# Female Wolf Cichlid



## Marconi (Oct 7, 2013)

Quick video of one of my female wolfs.


----------



## Marconi (Oct 7, 2013)

sorry trying to embed the video


----------



## Marconi (Oct 7, 2013)

[youtube][/youtube]


----------



## Pseudeotropheus BB (Jan 24, 2013)

Beautiful fish Marcus and I mean all of them. How many tanks do you have?


----------



## Marconi (Oct 7, 2013)

Pseudeotropheus BB said:


> Beautiful fish Marcus and I mean all of them. How many tanks do you have?


Thank you very much....I have 18 tanks right now ;p Its such a great hobby...but just way to many species to keep lol.


----------



## Marconi (Oct 7, 2013)

Eureka! LOL!


----------



## mlancaster (Jul 24, 2009)

Hi Marconi,

How does she do with the African cichlids? Do you plan to move her once she gets bigger? Do the males have that yellow coloration?

Thank you for sharing; that is a great video.

Thanks,
Matt


----------



## Marconi (Oct 7, 2013)

mlancaster said:


> Hi Marconi,
> 
> How does she do with the African cichlids? Do you plan to move her once she gets bigger? Do the males have that yellow coloration?
> 
> ...


Hi Matt,

shes currently in my 120 gallon community tank with a mix of everything including africans. Wolf Cichlids (dovii) are probably the most aggressive cichlid species and the males get huge! Wolf cichlids long term aren't compatible with anything...a lone female might be ok as long as she isn't the most dominate species in the tank. Males are blue...video of my 17 inch male below...you'll see why they are meant to be alone


----------



## Iggy Newcastle (May 15, 2012)

Your male looks quite intimidating. The female with the Africans is a real stunner. I don't know much about dovi. What's the minimum tank size for a lone male?


----------



## Marconi (Oct 7, 2013)

Iggy Newcastle said:


> Your male looks quite intimidating. The female with the Africans is a real stunner. I don't know much about dovi. What's the minimum tank size for a lone male?

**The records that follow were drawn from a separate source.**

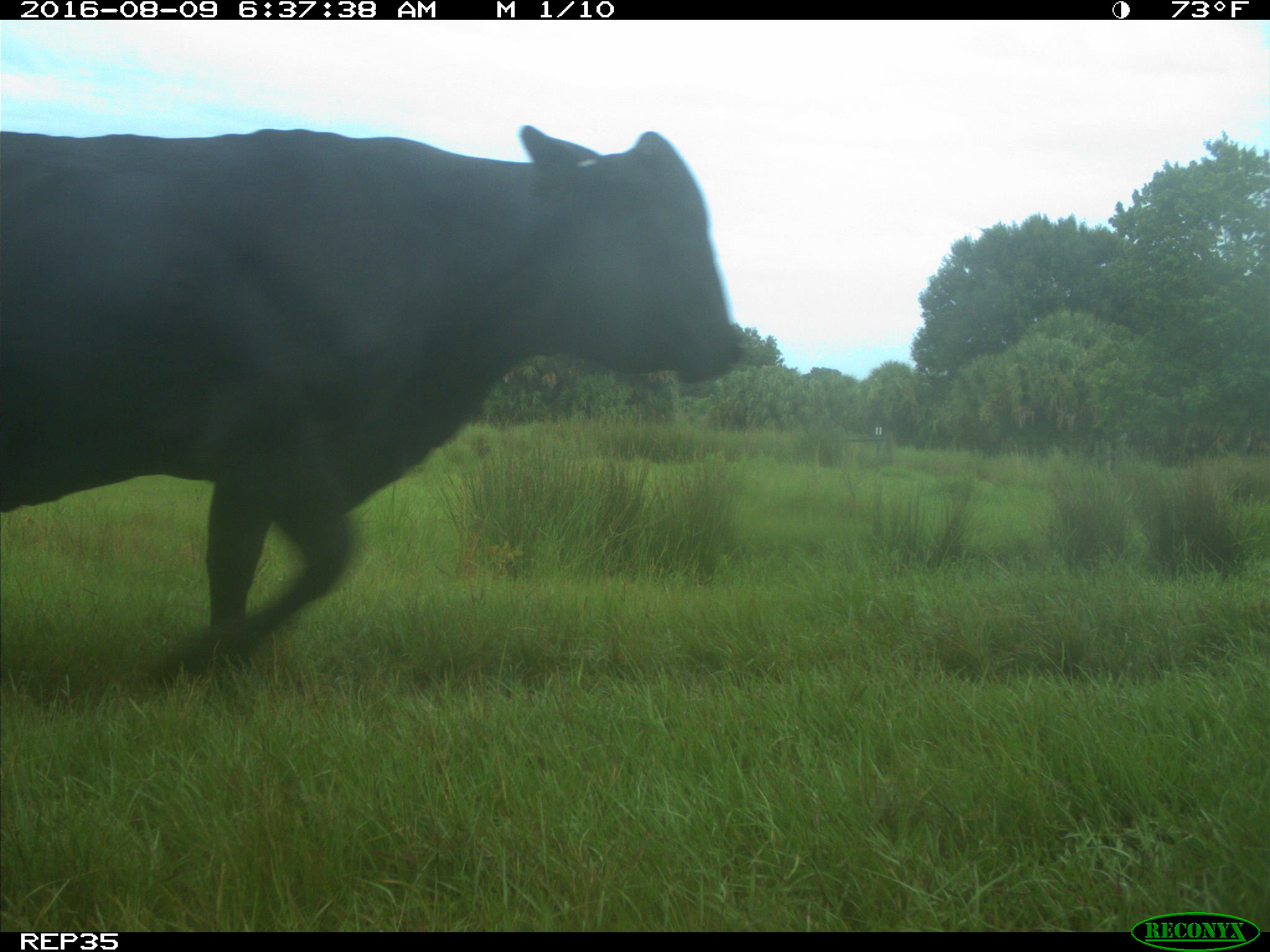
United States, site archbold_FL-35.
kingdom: Animalia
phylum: Chordata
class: Mammalia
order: Artiodactyla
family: Bovidae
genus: Bos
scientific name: Bos taurus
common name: domestic cow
Bos taurus (domestic cow).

My male is the meanest cichlid I've ever come across (Hemichromis Fasciatus are also insane). The female I keep with him lots of hiding spots that he can't get his big head into lol. I've kept my male in a 135 for 5 years but he's do for an upgrade. Minimum tank size I've figured out is a 180 because large males have no problem exceeding 18 inches.


----------



## Iggy Newcastle (May 15, 2012)

Good stuff. Thanks.


----------



## simon m (Feb 19, 2013)

She is a stunner mate :thumb:


----------



## Marconi (Oct 7, 2013)

simon m said:


> She is a stunner mate :thumb:


Thank you Sir


----------